■ TASK DESCRIPTION:
Beneath this instruction is a block of data; output from it exactly the lines that run from the one containing "1993 ROYAL MINT" through the one containing "China Skin Care", inclusive.

DATA TO EXAMINE below:

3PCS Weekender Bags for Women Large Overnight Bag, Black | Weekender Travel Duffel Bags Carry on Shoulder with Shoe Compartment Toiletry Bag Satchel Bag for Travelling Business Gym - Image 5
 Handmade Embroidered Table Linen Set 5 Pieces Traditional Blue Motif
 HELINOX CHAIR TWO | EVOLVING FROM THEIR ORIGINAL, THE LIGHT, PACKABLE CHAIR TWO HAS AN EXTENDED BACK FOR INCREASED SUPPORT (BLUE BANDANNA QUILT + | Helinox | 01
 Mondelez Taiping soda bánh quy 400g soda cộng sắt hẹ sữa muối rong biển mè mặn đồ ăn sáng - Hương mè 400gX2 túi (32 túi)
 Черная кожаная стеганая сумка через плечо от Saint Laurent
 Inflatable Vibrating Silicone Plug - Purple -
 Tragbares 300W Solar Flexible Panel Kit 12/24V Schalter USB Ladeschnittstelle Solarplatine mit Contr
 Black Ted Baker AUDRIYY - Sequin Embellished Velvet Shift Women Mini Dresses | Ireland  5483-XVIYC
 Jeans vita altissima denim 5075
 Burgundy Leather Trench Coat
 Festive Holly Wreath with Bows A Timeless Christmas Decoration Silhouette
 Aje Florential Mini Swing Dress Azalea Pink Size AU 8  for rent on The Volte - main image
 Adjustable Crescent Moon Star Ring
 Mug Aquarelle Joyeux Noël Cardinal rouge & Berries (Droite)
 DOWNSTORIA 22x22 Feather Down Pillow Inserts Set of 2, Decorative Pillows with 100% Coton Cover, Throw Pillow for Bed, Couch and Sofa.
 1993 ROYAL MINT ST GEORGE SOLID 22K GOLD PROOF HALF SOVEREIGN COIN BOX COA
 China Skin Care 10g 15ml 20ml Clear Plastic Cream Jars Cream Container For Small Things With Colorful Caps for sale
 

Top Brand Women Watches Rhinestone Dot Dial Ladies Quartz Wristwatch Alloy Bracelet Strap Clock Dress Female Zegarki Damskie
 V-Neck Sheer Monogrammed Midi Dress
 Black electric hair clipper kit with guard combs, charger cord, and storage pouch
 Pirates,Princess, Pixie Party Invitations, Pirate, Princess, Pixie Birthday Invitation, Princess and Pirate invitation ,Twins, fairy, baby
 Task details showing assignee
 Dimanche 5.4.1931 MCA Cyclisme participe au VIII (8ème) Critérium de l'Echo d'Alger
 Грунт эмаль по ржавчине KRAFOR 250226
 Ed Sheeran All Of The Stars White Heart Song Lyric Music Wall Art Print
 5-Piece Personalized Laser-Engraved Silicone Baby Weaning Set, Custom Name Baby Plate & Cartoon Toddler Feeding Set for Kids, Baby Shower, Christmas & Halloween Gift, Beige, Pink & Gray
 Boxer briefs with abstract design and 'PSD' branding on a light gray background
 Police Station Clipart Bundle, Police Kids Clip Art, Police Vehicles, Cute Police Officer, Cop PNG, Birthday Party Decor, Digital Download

End of DATA TO EXAMINE.

■ RESPONSE:
 1993 ROYAL MINT ST GEORGE SOLID 22K GOLD PROOF HALF SOVEREIGN COIN BOX COA
 China Skin Care 10g 15ml 20ml Clear Plastic Cream Jars Cream Container For Small Things With Colorful Caps for sale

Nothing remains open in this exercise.